*** Opening of Excerpted data ***

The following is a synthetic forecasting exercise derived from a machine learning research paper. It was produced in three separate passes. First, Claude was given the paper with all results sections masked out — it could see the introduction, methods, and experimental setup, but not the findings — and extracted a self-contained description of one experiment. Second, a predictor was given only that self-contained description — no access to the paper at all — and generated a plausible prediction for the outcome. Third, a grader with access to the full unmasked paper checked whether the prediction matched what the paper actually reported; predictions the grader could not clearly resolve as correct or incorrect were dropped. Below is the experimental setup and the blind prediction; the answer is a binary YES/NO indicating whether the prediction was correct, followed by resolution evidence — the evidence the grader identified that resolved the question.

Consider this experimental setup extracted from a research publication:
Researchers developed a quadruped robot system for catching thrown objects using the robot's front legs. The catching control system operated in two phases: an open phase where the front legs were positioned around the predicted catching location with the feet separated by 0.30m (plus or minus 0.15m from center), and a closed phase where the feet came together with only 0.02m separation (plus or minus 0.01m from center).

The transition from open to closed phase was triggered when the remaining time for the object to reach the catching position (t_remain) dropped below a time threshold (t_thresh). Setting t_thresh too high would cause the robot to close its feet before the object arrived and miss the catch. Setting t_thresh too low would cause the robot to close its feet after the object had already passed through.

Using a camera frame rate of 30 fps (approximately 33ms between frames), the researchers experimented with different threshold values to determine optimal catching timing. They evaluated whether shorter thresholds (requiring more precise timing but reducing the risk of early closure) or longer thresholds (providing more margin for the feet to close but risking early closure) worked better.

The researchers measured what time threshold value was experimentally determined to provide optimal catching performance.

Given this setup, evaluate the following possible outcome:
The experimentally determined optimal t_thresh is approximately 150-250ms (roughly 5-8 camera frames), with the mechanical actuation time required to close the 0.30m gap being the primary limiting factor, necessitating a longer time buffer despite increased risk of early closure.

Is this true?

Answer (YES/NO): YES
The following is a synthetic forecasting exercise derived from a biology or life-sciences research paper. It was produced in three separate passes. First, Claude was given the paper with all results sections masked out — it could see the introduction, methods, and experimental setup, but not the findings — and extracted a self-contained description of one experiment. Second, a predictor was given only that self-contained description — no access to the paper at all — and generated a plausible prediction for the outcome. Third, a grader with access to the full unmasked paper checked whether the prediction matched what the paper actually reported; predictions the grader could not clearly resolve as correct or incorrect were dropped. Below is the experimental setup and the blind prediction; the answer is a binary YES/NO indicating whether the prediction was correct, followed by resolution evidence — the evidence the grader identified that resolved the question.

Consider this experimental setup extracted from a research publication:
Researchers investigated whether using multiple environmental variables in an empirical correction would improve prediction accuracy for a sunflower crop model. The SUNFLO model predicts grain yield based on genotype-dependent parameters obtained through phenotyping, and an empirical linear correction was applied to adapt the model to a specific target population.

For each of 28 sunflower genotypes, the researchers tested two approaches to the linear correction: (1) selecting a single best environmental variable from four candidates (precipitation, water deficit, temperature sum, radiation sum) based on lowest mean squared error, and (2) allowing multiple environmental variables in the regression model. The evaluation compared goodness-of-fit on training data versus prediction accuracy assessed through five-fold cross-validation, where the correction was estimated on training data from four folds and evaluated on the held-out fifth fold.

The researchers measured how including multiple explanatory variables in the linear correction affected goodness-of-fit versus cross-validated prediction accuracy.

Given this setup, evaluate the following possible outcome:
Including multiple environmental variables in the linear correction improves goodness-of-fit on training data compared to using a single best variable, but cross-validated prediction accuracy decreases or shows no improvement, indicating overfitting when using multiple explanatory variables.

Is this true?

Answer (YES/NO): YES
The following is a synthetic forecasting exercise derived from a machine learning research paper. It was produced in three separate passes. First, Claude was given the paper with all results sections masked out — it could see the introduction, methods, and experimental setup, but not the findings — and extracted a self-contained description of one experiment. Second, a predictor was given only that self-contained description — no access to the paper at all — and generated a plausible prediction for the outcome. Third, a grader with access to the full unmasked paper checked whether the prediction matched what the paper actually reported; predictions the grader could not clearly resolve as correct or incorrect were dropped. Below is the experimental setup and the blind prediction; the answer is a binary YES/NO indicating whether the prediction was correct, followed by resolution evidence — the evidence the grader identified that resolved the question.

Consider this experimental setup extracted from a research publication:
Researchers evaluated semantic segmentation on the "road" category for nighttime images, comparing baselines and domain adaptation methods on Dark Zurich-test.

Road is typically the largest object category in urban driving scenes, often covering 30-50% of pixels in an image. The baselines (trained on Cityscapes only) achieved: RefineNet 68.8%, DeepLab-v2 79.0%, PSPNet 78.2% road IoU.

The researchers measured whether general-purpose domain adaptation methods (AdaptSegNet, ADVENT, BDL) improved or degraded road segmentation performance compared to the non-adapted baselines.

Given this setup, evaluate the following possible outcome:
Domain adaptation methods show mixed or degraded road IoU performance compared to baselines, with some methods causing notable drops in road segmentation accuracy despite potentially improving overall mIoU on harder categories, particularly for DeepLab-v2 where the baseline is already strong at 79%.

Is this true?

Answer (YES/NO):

*** Close of Excerpted data ***
*** Opening of Excerpted data ***

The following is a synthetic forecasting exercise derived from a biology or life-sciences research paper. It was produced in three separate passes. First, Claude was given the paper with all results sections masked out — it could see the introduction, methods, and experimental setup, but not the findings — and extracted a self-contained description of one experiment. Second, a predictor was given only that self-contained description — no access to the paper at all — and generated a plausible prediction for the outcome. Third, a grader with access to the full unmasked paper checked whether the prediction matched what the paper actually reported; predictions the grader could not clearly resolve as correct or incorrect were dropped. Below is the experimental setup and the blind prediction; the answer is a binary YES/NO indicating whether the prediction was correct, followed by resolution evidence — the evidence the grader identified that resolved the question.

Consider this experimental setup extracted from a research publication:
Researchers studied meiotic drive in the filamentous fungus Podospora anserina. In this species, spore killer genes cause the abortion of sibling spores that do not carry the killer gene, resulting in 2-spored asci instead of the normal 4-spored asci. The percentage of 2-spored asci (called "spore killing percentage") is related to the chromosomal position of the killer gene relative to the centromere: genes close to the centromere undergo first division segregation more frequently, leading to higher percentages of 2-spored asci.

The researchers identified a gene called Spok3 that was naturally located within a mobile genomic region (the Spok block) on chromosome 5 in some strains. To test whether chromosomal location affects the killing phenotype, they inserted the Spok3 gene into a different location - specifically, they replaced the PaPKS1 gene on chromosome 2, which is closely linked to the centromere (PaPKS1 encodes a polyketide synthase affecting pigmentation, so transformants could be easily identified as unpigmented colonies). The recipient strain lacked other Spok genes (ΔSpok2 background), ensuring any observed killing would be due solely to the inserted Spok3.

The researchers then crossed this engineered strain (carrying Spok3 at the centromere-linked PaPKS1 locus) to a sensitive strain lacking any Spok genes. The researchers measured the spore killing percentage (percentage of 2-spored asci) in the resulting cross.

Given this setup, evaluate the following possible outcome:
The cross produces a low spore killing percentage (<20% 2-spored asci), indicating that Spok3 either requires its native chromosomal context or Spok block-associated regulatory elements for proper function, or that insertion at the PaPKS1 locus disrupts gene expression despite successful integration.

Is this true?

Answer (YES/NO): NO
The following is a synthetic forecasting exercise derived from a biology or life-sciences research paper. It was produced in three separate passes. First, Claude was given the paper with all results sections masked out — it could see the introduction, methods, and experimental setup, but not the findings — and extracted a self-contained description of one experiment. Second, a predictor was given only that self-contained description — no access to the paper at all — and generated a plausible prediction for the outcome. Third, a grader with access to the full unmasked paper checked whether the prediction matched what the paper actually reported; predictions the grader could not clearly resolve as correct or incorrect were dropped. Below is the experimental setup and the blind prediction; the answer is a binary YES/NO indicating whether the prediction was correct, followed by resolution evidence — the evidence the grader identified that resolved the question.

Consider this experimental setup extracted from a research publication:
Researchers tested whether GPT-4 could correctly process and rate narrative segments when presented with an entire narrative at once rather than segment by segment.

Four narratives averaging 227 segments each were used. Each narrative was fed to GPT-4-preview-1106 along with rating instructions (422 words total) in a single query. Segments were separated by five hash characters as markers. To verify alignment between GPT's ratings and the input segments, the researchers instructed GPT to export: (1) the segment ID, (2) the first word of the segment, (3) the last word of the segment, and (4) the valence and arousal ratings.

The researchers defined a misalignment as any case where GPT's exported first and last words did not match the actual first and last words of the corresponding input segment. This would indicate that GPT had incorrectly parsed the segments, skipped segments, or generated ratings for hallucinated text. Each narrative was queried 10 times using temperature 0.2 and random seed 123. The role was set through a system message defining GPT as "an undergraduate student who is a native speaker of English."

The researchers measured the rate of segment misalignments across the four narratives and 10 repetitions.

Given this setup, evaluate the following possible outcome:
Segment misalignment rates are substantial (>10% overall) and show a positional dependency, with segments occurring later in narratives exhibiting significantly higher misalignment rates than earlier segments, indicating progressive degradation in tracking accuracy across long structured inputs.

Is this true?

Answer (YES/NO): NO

*** Close of Excerpted data ***

» **Exercise**: The lines above starting at the one that contains "Including multiple environmental" and ending at the one that contains "Road is typically" must be transcribed exactly, and no other lines may appear.

» **Response**:
Including multiple environmental variables in the linear correction improves goodness-of-fit on training data compared to using a single best variable, but cross-validated prediction accuracy decreases or shows no improvement, indicating overfitting when using multiple explanatory variables.

Is this true?

Answer (YES/NO): YES
The following is a synthetic forecasting exercise derived from a machine learning research paper. It was produced in three separate passes. First, Claude was given the paper with all results sections masked out — it could see the introduction, methods, and experimental setup, but not the findings — and extracted a self-contained description of one experiment. Second, a predictor was given only that self-contained description — no access to the paper at all — and generated a plausible prediction for the outcome. Third, a grader with access to the full unmasked paper checked whether the prediction matched what the paper actually reported; predictions the grader could not clearly resolve as correct or incorrect were dropped. Below is the experimental setup and the blind prediction; the answer is a binary YES/NO indicating whether the prediction was correct, followed by resolution evidence — the evidence the grader identified that resolved the question.

Consider this experimental setup extracted from a research publication:
Researchers evaluated semantic segmentation on the "road" category for nighttime images, comparing baselines and domain adaptation methods on Dark Zurich-test.

Road is typically the largest object category in urban driving scenes, often covering 30-50% of pixels in an image. The baselines (trained on Cityscapes only) achieved: RefineNet 68.8%, DeepLab-v2 79.0%, PSPNet 78.2% road IoU.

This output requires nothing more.